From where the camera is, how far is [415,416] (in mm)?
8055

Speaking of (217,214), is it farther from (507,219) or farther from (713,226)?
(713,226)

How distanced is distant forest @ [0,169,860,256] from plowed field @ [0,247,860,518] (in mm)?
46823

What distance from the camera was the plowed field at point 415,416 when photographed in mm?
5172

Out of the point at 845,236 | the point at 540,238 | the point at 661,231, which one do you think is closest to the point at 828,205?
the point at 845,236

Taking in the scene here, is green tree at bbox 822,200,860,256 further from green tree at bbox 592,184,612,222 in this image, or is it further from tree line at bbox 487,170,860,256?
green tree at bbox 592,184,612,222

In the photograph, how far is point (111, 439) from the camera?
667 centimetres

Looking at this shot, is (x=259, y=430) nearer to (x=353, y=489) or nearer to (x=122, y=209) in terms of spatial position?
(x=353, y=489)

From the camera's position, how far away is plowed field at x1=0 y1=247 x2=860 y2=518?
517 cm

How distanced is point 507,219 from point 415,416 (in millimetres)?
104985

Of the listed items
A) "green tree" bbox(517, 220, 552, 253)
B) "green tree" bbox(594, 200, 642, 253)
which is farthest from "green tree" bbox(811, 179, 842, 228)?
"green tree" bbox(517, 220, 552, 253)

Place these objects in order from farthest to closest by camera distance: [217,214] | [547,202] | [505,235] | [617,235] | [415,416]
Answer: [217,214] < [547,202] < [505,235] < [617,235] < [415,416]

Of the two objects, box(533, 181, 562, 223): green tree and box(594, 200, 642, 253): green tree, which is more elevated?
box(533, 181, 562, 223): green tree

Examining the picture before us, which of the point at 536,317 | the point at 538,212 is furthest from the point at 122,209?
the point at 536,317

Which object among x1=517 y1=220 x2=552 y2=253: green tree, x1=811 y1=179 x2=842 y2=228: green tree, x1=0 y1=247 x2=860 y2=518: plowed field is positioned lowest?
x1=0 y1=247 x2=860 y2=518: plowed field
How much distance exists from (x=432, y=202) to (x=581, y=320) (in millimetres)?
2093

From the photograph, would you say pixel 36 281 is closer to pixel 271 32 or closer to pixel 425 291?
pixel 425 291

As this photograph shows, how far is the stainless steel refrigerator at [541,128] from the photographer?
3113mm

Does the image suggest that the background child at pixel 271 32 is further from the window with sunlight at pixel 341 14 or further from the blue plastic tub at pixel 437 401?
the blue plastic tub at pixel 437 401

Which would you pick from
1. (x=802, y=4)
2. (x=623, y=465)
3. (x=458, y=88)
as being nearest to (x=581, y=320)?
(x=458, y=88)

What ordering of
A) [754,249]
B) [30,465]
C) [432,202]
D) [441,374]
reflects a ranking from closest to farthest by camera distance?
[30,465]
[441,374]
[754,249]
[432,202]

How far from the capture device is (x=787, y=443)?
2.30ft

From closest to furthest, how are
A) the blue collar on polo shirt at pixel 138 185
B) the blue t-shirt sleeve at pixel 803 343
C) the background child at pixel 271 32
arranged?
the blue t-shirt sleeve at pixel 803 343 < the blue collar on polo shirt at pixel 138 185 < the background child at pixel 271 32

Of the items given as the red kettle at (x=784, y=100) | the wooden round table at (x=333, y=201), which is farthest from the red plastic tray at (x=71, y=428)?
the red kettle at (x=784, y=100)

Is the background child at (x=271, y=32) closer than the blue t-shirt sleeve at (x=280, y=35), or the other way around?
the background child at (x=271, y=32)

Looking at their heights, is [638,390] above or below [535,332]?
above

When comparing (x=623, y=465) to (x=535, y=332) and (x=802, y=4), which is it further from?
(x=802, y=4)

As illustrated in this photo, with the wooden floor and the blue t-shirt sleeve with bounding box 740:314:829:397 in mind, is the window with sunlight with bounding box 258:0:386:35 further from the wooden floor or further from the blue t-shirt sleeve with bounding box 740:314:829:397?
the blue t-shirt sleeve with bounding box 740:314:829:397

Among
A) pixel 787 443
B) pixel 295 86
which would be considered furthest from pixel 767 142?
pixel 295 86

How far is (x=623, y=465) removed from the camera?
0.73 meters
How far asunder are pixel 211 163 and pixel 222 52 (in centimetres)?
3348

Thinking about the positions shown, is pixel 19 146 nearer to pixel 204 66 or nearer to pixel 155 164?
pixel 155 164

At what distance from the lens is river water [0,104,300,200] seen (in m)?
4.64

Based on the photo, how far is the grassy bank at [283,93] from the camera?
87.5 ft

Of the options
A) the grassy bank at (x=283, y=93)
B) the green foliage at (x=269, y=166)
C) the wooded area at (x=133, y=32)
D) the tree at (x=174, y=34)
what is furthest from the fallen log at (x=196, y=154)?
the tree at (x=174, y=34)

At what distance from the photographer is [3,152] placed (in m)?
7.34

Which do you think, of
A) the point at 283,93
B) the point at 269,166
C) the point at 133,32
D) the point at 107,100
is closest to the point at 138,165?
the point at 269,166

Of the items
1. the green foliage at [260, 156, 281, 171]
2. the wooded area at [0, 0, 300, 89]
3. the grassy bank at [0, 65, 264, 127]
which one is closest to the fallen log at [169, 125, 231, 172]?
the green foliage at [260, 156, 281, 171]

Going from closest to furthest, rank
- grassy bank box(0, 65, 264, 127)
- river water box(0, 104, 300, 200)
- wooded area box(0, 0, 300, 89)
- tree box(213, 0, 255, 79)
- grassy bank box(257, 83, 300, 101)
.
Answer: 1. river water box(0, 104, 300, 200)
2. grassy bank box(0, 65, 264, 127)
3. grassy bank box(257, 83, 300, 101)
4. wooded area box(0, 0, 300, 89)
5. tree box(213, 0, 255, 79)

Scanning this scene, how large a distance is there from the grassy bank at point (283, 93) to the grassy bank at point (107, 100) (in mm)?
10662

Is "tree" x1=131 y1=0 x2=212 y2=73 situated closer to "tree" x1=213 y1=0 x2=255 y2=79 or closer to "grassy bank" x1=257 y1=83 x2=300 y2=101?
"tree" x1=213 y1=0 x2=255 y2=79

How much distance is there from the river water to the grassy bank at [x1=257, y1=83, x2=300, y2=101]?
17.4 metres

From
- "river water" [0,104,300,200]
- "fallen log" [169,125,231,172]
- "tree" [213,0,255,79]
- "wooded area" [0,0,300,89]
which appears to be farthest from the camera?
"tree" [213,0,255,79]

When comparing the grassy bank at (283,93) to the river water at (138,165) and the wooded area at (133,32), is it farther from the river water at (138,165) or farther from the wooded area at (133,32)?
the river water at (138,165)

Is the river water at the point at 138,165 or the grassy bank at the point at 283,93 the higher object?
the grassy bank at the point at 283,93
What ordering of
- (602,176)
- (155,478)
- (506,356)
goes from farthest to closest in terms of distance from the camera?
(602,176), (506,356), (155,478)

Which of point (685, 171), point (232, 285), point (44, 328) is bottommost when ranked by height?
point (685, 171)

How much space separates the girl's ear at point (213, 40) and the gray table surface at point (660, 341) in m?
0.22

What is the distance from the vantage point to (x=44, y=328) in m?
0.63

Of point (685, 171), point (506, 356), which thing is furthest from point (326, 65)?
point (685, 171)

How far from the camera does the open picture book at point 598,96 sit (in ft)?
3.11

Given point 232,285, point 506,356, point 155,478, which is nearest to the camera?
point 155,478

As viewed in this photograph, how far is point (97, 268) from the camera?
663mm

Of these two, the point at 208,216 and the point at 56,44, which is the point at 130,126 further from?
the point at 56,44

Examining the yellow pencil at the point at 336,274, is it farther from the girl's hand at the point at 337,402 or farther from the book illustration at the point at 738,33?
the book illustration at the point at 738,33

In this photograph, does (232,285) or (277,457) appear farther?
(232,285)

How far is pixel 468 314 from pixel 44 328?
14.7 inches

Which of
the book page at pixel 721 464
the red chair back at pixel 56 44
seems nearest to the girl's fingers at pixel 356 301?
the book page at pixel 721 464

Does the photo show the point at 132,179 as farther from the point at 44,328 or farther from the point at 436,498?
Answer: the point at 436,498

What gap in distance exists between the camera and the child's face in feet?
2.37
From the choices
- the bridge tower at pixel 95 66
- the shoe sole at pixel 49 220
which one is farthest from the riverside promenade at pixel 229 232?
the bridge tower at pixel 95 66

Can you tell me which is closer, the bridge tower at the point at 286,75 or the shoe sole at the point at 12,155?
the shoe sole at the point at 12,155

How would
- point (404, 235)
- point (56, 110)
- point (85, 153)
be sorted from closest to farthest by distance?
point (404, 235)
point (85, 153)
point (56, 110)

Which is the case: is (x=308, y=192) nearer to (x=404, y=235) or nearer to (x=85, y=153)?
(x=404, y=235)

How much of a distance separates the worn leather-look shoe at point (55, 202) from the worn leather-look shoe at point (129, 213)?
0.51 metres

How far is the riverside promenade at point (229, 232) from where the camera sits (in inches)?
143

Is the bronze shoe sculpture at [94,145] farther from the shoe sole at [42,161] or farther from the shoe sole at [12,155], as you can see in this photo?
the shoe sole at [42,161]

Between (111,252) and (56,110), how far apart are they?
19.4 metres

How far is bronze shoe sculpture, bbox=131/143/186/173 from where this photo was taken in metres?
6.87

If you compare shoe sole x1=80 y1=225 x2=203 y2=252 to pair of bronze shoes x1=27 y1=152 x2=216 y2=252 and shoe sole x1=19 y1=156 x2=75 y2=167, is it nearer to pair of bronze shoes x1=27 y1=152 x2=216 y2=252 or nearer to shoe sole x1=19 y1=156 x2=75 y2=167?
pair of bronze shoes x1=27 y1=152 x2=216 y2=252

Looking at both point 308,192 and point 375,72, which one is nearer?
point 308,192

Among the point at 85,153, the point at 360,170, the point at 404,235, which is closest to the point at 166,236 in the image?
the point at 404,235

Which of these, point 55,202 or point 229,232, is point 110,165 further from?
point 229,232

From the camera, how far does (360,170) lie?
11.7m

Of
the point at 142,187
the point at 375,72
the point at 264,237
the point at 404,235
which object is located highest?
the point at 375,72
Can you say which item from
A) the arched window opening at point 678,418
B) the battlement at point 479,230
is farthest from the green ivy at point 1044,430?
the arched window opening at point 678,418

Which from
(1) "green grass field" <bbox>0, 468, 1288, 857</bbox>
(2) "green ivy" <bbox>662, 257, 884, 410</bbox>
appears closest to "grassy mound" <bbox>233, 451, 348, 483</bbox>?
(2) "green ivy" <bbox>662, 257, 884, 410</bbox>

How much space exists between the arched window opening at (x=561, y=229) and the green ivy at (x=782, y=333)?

━━━━━━━━

* **Aim**
Retype the entries exactly, starting at the line that contains "What gap in" and ending at the line that contains "0.51 metres", with both of those lines included.

* **Output of the exercise**
What gap in distance exists between the camera and the child's face in feet?
2.37
From the choices
- the bridge tower at pixel 95 66
- the shoe sole at pixel 49 220
which one is farthest from the riverside promenade at pixel 229 232?
the bridge tower at pixel 95 66

Can you tell me which is closer, the bridge tower at the point at 286,75 or the shoe sole at the point at 12,155?
the shoe sole at the point at 12,155

How would
- point (404, 235)
- point (56, 110)
- point (85, 153)
be sorted from closest to farthest by distance?
point (404, 235)
point (85, 153)
point (56, 110)

Which is the case: is (x=308, y=192) nearer to (x=404, y=235) or nearer to (x=85, y=153)?
(x=404, y=235)

How much of a distance separates the worn leather-look shoe at point (55, 202) from the worn leather-look shoe at point (129, 213)?
0.51 metres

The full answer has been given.